İlk fragmanda Robert Pattinson’ın pek çok yönü sergileniyordu. Miki 17Bong Joon Ho’nun insan baskısını, kimliğini ve uzay kolonizasyonunu inceleyen yeni filmi.
Bong, fragmanı göstermek için CinemaCon’a ilk seyahatini yaptı ve Bong bunun “sonunda dünyayı kurtaran basit bir adamın” hikayesi olduğunu söyledi.
Miki 17 romana dayanmaktadır Mickey 7 Edward Ashton tarafından yazılan bu filmde, koloninin en tehlikeli işini yapan ve çoğunlukla bu süreçte ölen, ancak insan baskı teknolojisi aracılığıyla hayata döndürülen, gözden çıkarılabilir olarak bilinen bir uzay kolonisti olan Mickey 7’yi konu alıyor. Romanın kahramanı Mickey Barnes adında bir adamın yedinci versiyonudur, ancak filmde bu oran artırılmıştır.

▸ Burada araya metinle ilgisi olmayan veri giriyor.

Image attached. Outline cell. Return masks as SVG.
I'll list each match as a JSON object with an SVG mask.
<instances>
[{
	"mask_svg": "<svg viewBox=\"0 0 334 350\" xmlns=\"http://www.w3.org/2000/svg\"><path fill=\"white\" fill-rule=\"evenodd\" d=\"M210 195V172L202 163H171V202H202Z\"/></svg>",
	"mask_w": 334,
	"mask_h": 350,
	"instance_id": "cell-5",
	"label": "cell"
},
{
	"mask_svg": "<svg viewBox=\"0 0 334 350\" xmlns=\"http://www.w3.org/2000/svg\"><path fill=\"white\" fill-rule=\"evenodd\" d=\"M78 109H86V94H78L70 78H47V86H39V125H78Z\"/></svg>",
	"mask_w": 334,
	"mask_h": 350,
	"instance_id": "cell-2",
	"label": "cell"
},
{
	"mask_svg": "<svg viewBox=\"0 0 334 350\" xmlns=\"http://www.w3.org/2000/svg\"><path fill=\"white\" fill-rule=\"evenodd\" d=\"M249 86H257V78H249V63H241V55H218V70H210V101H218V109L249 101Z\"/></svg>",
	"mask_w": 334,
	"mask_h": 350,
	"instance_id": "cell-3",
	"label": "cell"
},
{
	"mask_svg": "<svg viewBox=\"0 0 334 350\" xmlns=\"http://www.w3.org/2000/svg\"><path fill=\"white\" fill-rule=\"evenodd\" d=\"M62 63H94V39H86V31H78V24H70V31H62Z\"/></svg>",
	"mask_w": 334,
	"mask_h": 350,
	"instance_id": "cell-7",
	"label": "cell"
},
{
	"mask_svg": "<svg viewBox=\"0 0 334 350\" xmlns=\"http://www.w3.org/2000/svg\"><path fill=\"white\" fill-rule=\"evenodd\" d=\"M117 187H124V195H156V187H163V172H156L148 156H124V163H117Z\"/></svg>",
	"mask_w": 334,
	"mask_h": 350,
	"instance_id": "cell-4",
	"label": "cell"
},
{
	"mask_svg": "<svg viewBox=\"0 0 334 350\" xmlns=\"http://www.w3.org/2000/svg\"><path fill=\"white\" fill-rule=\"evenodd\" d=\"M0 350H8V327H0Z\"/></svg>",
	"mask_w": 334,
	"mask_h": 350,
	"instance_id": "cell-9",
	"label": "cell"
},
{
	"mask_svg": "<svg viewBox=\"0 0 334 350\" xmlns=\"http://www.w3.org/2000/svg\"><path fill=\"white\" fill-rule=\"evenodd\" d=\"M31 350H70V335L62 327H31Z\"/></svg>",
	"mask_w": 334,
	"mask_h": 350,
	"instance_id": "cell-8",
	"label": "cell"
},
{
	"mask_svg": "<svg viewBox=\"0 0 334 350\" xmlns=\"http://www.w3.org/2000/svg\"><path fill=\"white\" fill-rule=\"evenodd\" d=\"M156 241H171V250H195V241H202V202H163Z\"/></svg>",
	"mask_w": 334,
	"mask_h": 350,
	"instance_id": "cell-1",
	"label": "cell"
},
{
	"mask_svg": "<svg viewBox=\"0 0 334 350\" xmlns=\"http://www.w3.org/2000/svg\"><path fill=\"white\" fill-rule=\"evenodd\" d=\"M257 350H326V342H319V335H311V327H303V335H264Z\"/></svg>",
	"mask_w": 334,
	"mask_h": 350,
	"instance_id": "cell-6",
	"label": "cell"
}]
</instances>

“Sayı onun kaç kez öldüğüdür. Onu on kez daha öldürdüm,” dedi Bong, kalabalıktan gülüyordu. “Bu bir bilim kurgu filmi ama bir insan hikayesi.”
Odanın dışında yayınlanmayan fragman, Frank Sinatra’ya ayarlıydı; bu, Mickey’nin elini kaybetmesi ve (onun rızasıyla) canlı canlı sıvı metale atılması gibi oldukça şiddetli sahnelere hafiflik kattı.

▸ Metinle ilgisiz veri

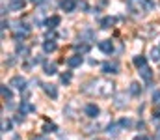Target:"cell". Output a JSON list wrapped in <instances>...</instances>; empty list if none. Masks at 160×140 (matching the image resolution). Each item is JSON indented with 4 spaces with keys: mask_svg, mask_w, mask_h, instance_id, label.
<instances>
[{
    "mask_svg": "<svg viewBox=\"0 0 160 140\" xmlns=\"http://www.w3.org/2000/svg\"><path fill=\"white\" fill-rule=\"evenodd\" d=\"M30 32H32V30H30V26H28V24H21V28H17V30H15V38H17V39H21V38H28V36H30Z\"/></svg>",
    "mask_w": 160,
    "mask_h": 140,
    "instance_id": "6",
    "label": "cell"
},
{
    "mask_svg": "<svg viewBox=\"0 0 160 140\" xmlns=\"http://www.w3.org/2000/svg\"><path fill=\"white\" fill-rule=\"evenodd\" d=\"M32 2H34V4H39L41 0H32Z\"/></svg>",
    "mask_w": 160,
    "mask_h": 140,
    "instance_id": "31",
    "label": "cell"
},
{
    "mask_svg": "<svg viewBox=\"0 0 160 140\" xmlns=\"http://www.w3.org/2000/svg\"><path fill=\"white\" fill-rule=\"evenodd\" d=\"M19 108H21V114H22V116H24V114H26V112H30V110H34V106H32V105H30V103H26V101H22V103H21V106H19Z\"/></svg>",
    "mask_w": 160,
    "mask_h": 140,
    "instance_id": "19",
    "label": "cell"
},
{
    "mask_svg": "<svg viewBox=\"0 0 160 140\" xmlns=\"http://www.w3.org/2000/svg\"><path fill=\"white\" fill-rule=\"evenodd\" d=\"M11 97H13L11 90H9L6 84H4V86H2V99H4V101H11Z\"/></svg>",
    "mask_w": 160,
    "mask_h": 140,
    "instance_id": "16",
    "label": "cell"
},
{
    "mask_svg": "<svg viewBox=\"0 0 160 140\" xmlns=\"http://www.w3.org/2000/svg\"><path fill=\"white\" fill-rule=\"evenodd\" d=\"M45 73L47 75H54L56 73V65L54 64H45Z\"/></svg>",
    "mask_w": 160,
    "mask_h": 140,
    "instance_id": "20",
    "label": "cell"
},
{
    "mask_svg": "<svg viewBox=\"0 0 160 140\" xmlns=\"http://www.w3.org/2000/svg\"><path fill=\"white\" fill-rule=\"evenodd\" d=\"M116 24V17H104V19H101V26L102 28H110V26H114Z\"/></svg>",
    "mask_w": 160,
    "mask_h": 140,
    "instance_id": "14",
    "label": "cell"
},
{
    "mask_svg": "<svg viewBox=\"0 0 160 140\" xmlns=\"http://www.w3.org/2000/svg\"><path fill=\"white\" fill-rule=\"evenodd\" d=\"M9 129H11V122L6 120V118H2V131L6 133V131H9Z\"/></svg>",
    "mask_w": 160,
    "mask_h": 140,
    "instance_id": "25",
    "label": "cell"
},
{
    "mask_svg": "<svg viewBox=\"0 0 160 140\" xmlns=\"http://www.w3.org/2000/svg\"><path fill=\"white\" fill-rule=\"evenodd\" d=\"M43 90L47 92L48 97H52V99H56V97H58V90H56V86H54V84H43Z\"/></svg>",
    "mask_w": 160,
    "mask_h": 140,
    "instance_id": "11",
    "label": "cell"
},
{
    "mask_svg": "<svg viewBox=\"0 0 160 140\" xmlns=\"http://www.w3.org/2000/svg\"><path fill=\"white\" fill-rule=\"evenodd\" d=\"M99 140H104V138H99Z\"/></svg>",
    "mask_w": 160,
    "mask_h": 140,
    "instance_id": "33",
    "label": "cell"
},
{
    "mask_svg": "<svg viewBox=\"0 0 160 140\" xmlns=\"http://www.w3.org/2000/svg\"><path fill=\"white\" fill-rule=\"evenodd\" d=\"M99 50H102L104 54H112V50H114V43H112V39L99 41Z\"/></svg>",
    "mask_w": 160,
    "mask_h": 140,
    "instance_id": "5",
    "label": "cell"
},
{
    "mask_svg": "<svg viewBox=\"0 0 160 140\" xmlns=\"http://www.w3.org/2000/svg\"><path fill=\"white\" fill-rule=\"evenodd\" d=\"M67 65H69V67H78V65H82V54L69 56V58H67Z\"/></svg>",
    "mask_w": 160,
    "mask_h": 140,
    "instance_id": "8",
    "label": "cell"
},
{
    "mask_svg": "<svg viewBox=\"0 0 160 140\" xmlns=\"http://www.w3.org/2000/svg\"><path fill=\"white\" fill-rule=\"evenodd\" d=\"M24 4H26V0H9L8 8H9L11 11H19V9L24 8Z\"/></svg>",
    "mask_w": 160,
    "mask_h": 140,
    "instance_id": "9",
    "label": "cell"
},
{
    "mask_svg": "<svg viewBox=\"0 0 160 140\" xmlns=\"http://www.w3.org/2000/svg\"><path fill=\"white\" fill-rule=\"evenodd\" d=\"M43 49H45V52H54L58 49V45H56V41H45Z\"/></svg>",
    "mask_w": 160,
    "mask_h": 140,
    "instance_id": "15",
    "label": "cell"
},
{
    "mask_svg": "<svg viewBox=\"0 0 160 140\" xmlns=\"http://www.w3.org/2000/svg\"><path fill=\"white\" fill-rule=\"evenodd\" d=\"M84 112H86V116H89V118H97L99 116V106L97 105H93V103H88L86 106H84Z\"/></svg>",
    "mask_w": 160,
    "mask_h": 140,
    "instance_id": "4",
    "label": "cell"
},
{
    "mask_svg": "<svg viewBox=\"0 0 160 140\" xmlns=\"http://www.w3.org/2000/svg\"><path fill=\"white\" fill-rule=\"evenodd\" d=\"M97 84H99V88H97V93H99V95H110V93H114V84H112V82L99 80Z\"/></svg>",
    "mask_w": 160,
    "mask_h": 140,
    "instance_id": "2",
    "label": "cell"
},
{
    "mask_svg": "<svg viewBox=\"0 0 160 140\" xmlns=\"http://www.w3.org/2000/svg\"><path fill=\"white\" fill-rule=\"evenodd\" d=\"M128 92H130V95H140V93H142V86H140L138 82H132L130 88H128Z\"/></svg>",
    "mask_w": 160,
    "mask_h": 140,
    "instance_id": "18",
    "label": "cell"
},
{
    "mask_svg": "<svg viewBox=\"0 0 160 140\" xmlns=\"http://www.w3.org/2000/svg\"><path fill=\"white\" fill-rule=\"evenodd\" d=\"M43 131H45V133H54V131H56V125L50 123V122H47V123L43 125Z\"/></svg>",
    "mask_w": 160,
    "mask_h": 140,
    "instance_id": "21",
    "label": "cell"
},
{
    "mask_svg": "<svg viewBox=\"0 0 160 140\" xmlns=\"http://www.w3.org/2000/svg\"><path fill=\"white\" fill-rule=\"evenodd\" d=\"M102 71L104 73H112V75H116L118 71H119V64L118 62H106V64H102Z\"/></svg>",
    "mask_w": 160,
    "mask_h": 140,
    "instance_id": "3",
    "label": "cell"
},
{
    "mask_svg": "<svg viewBox=\"0 0 160 140\" xmlns=\"http://www.w3.org/2000/svg\"><path fill=\"white\" fill-rule=\"evenodd\" d=\"M71 79H73V73H71V71H67V73H63V75H62V82H63V84H69V82H71Z\"/></svg>",
    "mask_w": 160,
    "mask_h": 140,
    "instance_id": "23",
    "label": "cell"
},
{
    "mask_svg": "<svg viewBox=\"0 0 160 140\" xmlns=\"http://www.w3.org/2000/svg\"><path fill=\"white\" fill-rule=\"evenodd\" d=\"M28 52H30V49H28L26 45H21V43L17 45V54H24V56H26Z\"/></svg>",
    "mask_w": 160,
    "mask_h": 140,
    "instance_id": "22",
    "label": "cell"
},
{
    "mask_svg": "<svg viewBox=\"0 0 160 140\" xmlns=\"http://www.w3.org/2000/svg\"><path fill=\"white\" fill-rule=\"evenodd\" d=\"M151 58H153L155 62H158V60H160V49H157V47H153V49H151Z\"/></svg>",
    "mask_w": 160,
    "mask_h": 140,
    "instance_id": "24",
    "label": "cell"
},
{
    "mask_svg": "<svg viewBox=\"0 0 160 140\" xmlns=\"http://www.w3.org/2000/svg\"><path fill=\"white\" fill-rule=\"evenodd\" d=\"M153 2L151 0H128V8H130V11L132 13H143V11H147V9H153Z\"/></svg>",
    "mask_w": 160,
    "mask_h": 140,
    "instance_id": "1",
    "label": "cell"
},
{
    "mask_svg": "<svg viewBox=\"0 0 160 140\" xmlns=\"http://www.w3.org/2000/svg\"><path fill=\"white\" fill-rule=\"evenodd\" d=\"M155 118H160V106H157V110H155Z\"/></svg>",
    "mask_w": 160,
    "mask_h": 140,
    "instance_id": "30",
    "label": "cell"
},
{
    "mask_svg": "<svg viewBox=\"0 0 160 140\" xmlns=\"http://www.w3.org/2000/svg\"><path fill=\"white\" fill-rule=\"evenodd\" d=\"M32 140H50V138H47V137H34Z\"/></svg>",
    "mask_w": 160,
    "mask_h": 140,
    "instance_id": "29",
    "label": "cell"
},
{
    "mask_svg": "<svg viewBox=\"0 0 160 140\" xmlns=\"http://www.w3.org/2000/svg\"><path fill=\"white\" fill-rule=\"evenodd\" d=\"M60 23H62V19H60V17H58V15H54V17H48V19H47V23H45V24H47V26H48V28H56V26H58V24H60Z\"/></svg>",
    "mask_w": 160,
    "mask_h": 140,
    "instance_id": "13",
    "label": "cell"
},
{
    "mask_svg": "<svg viewBox=\"0 0 160 140\" xmlns=\"http://www.w3.org/2000/svg\"><path fill=\"white\" fill-rule=\"evenodd\" d=\"M153 101H155V105H158V106H160V92L153 93Z\"/></svg>",
    "mask_w": 160,
    "mask_h": 140,
    "instance_id": "26",
    "label": "cell"
},
{
    "mask_svg": "<svg viewBox=\"0 0 160 140\" xmlns=\"http://www.w3.org/2000/svg\"><path fill=\"white\" fill-rule=\"evenodd\" d=\"M9 86L19 88V90H24V88H26V80H24L22 77H13V79L9 80Z\"/></svg>",
    "mask_w": 160,
    "mask_h": 140,
    "instance_id": "7",
    "label": "cell"
},
{
    "mask_svg": "<svg viewBox=\"0 0 160 140\" xmlns=\"http://www.w3.org/2000/svg\"><path fill=\"white\" fill-rule=\"evenodd\" d=\"M145 64H147V60H145V56H134V65L136 67H145Z\"/></svg>",
    "mask_w": 160,
    "mask_h": 140,
    "instance_id": "17",
    "label": "cell"
},
{
    "mask_svg": "<svg viewBox=\"0 0 160 140\" xmlns=\"http://www.w3.org/2000/svg\"><path fill=\"white\" fill-rule=\"evenodd\" d=\"M130 123H132L130 120H121V122H119V125H121V127H130Z\"/></svg>",
    "mask_w": 160,
    "mask_h": 140,
    "instance_id": "27",
    "label": "cell"
},
{
    "mask_svg": "<svg viewBox=\"0 0 160 140\" xmlns=\"http://www.w3.org/2000/svg\"><path fill=\"white\" fill-rule=\"evenodd\" d=\"M75 8H77L75 0H62V9L63 11H75Z\"/></svg>",
    "mask_w": 160,
    "mask_h": 140,
    "instance_id": "12",
    "label": "cell"
},
{
    "mask_svg": "<svg viewBox=\"0 0 160 140\" xmlns=\"http://www.w3.org/2000/svg\"><path fill=\"white\" fill-rule=\"evenodd\" d=\"M140 77H142L145 82L153 80V71H151V67H147V65H145V67H142V69H140Z\"/></svg>",
    "mask_w": 160,
    "mask_h": 140,
    "instance_id": "10",
    "label": "cell"
},
{
    "mask_svg": "<svg viewBox=\"0 0 160 140\" xmlns=\"http://www.w3.org/2000/svg\"><path fill=\"white\" fill-rule=\"evenodd\" d=\"M158 137H160V127H158Z\"/></svg>",
    "mask_w": 160,
    "mask_h": 140,
    "instance_id": "32",
    "label": "cell"
},
{
    "mask_svg": "<svg viewBox=\"0 0 160 140\" xmlns=\"http://www.w3.org/2000/svg\"><path fill=\"white\" fill-rule=\"evenodd\" d=\"M134 140H149L147 137H143V135H138V137H134Z\"/></svg>",
    "mask_w": 160,
    "mask_h": 140,
    "instance_id": "28",
    "label": "cell"
}]
</instances>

Miki 17 Bong’un en iyi film kazanan filminin devamı olduğu göz önüne alındığında, büyük bir merak konusu oldu Parazitancak ilk görünümün ortaya çıkması biraz zaman aldı. Post prodüksiyondaki gecikmeler, filmin Mart 2024’teki gösterim tarihini 31 Ocak 2025’e erteledi; bu tarih, Oscar ödüllü Bong’un son filminin bir ödül yarışmacısı olarak konumlandırılmadığı göz önüne alındığında dikkatleri üzerine çekti. Filmde ayrıca Mark Ruffalo, Steven Yeun, Naomie Ackie ve Toni Collette de rol alıyor.

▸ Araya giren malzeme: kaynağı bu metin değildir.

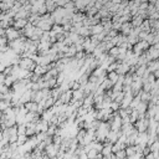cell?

Warners’ın ortağı Pattinson’ın yıldızı Yarasaadam ve yakında çıkacak olan devam filmi, Bong’un senaryosunu “hayatımda okuduğum en komik, tuhaf bilim kurgu senaryolarından biri” olarak adlandırdı.
Pattinson esasen iki karakteri canlandırıyor: Mickey 17 ve Mickey 18. Genetik olarak aynı olmalarına rağmen Pattinson onlara farklı özellikler kazandırdı. Mickey 17’nin hayat tarafından mağlup edildiğini ancak bir takımın parçası olmaktan mutlu olduğunu, 18’in ise daha çok “kontrolden çıkmış” “kötü bir kardeşi oynamaya” benzediğini söylüyor.